Dataset excerpt
[start]

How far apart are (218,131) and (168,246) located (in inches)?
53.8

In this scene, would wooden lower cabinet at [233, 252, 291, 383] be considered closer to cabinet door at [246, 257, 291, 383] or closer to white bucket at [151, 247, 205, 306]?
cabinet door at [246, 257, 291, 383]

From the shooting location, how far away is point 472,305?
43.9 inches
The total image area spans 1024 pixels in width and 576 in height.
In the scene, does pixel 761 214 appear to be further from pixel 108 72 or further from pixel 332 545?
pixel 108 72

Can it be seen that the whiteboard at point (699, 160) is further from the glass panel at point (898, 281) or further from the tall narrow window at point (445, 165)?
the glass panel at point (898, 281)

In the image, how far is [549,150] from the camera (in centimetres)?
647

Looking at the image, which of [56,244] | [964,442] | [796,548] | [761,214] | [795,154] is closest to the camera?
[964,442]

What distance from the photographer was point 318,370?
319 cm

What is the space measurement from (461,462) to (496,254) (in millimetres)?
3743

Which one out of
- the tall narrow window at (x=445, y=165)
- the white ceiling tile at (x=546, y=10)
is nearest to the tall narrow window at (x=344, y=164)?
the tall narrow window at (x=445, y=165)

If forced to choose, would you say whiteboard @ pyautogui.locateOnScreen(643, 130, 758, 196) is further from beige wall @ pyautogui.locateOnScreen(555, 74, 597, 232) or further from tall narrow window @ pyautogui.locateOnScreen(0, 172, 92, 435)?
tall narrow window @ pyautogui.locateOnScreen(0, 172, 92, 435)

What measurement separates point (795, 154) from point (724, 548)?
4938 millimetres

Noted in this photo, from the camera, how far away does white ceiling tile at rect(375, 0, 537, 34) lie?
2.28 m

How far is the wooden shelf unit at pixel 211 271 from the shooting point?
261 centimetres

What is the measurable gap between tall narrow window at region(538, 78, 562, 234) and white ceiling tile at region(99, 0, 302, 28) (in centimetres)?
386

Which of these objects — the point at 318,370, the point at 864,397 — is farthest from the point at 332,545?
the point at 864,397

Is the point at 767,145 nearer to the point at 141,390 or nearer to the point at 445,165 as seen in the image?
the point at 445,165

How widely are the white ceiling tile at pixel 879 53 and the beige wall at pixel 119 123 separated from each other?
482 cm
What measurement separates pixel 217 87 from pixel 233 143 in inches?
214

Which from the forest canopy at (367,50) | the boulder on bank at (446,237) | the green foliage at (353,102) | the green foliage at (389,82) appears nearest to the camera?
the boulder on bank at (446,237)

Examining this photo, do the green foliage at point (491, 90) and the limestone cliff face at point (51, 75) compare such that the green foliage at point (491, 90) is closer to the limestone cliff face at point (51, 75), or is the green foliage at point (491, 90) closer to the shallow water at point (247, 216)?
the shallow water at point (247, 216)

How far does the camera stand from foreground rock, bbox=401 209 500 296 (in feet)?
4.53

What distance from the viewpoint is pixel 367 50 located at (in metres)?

[end]

Take the lines above and retype all of them exactly.

● **Answer below**:
How far apart are (218,131) and (168,246) located (in inches)?
53.8

In this scene, would wooden lower cabinet at [233, 252, 291, 383] be considered closer to cabinet door at [246, 257, 291, 383] or closer to white bucket at [151, 247, 205, 306]?
cabinet door at [246, 257, 291, 383]

From the shooting location, how far away is point 472,305?
43.9 inches
The total image area spans 1024 pixels in width and 576 in height.
In the scene, does pixel 761 214 appear to be further from pixel 108 72 or further from pixel 332 545?
pixel 108 72

Can it be seen that the whiteboard at point (699, 160) is further from the glass panel at point (898, 281) or further from the tall narrow window at point (445, 165)?
the glass panel at point (898, 281)

In the image, how far is [549,150] from the camera (in centimetres)?
647

Looking at the image, which of [56,244] | [964,442] | [796,548] | [761,214] | [795,154] is closest to the camera?
[964,442]

What distance from the photographer was point 318,370?
319 cm

What is the space measurement from (461,462) to (496,254) (in millimetres)?
3743

Which one out of
- the tall narrow window at (x=445, y=165)
- the white ceiling tile at (x=546, y=10)
is nearest to the tall narrow window at (x=344, y=164)?
the tall narrow window at (x=445, y=165)

If forced to choose, would you say whiteboard @ pyautogui.locateOnScreen(643, 130, 758, 196) is further from beige wall @ pyautogui.locateOnScreen(555, 74, 597, 232) or further from tall narrow window @ pyautogui.locateOnScreen(0, 172, 92, 435)?
tall narrow window @ pyautogui.locateOnScreen(0, 172, 92, 435)

What measurement separates point (795, 154) from point (724, 548)?
4938 millimetres

Noted in this photo, from the camera, how far away does white ceiling tile at rect(375, 0, 537, 34) lie?
2.28 m

How far is the wooden shelf unit at pixel 211 271 from the shooting point?
261 centimetres

What is the measurable gap between tall narrow window at region(538, 78, 562, 234) and white ceiling tile at region(99, 0, 302, 28) (in centimetres)?
386

Which of these objects — the point at 318,370, the point at 864,397 — is farthest from the point at 332,545?
the point at 864,397

Is the point at 767,145 nearer to the point at 141,390 or nearer to the point at 445,165 as seen in the image?
the point at 445,165

How widely are the white ceiling tile at pixel 879 53 and the beige wall at pixel 119 123 separated from each other?
482 cm
What measurement separates pixel 217 87 from pixel 233 143 in inches?
214

Which from the forest canopy at (367,50) | the boulder on bank at (446,237) | the green foliage at (353,102) | the green foliage at (389,82) appears nearest to the camera?
the boulder on bank at (446,237)

Examining this photo, do the green foliage at point (491, 90) and the limestone cliff face at point (51, 75) compare such that the green foliage at point (491, 90) is closer to the limestone cliff face at point (51, 75), or is the green foliage at point (491, 90) closer to the shallow water at point (247, 216)?
the shallow water at point (247, 216)

How far does the camera stand from foreground rock, bbox=401 209 500 296 (in feet)?
4.53

What distance from the viewpoint is pixel 367 50 located at (in metres)?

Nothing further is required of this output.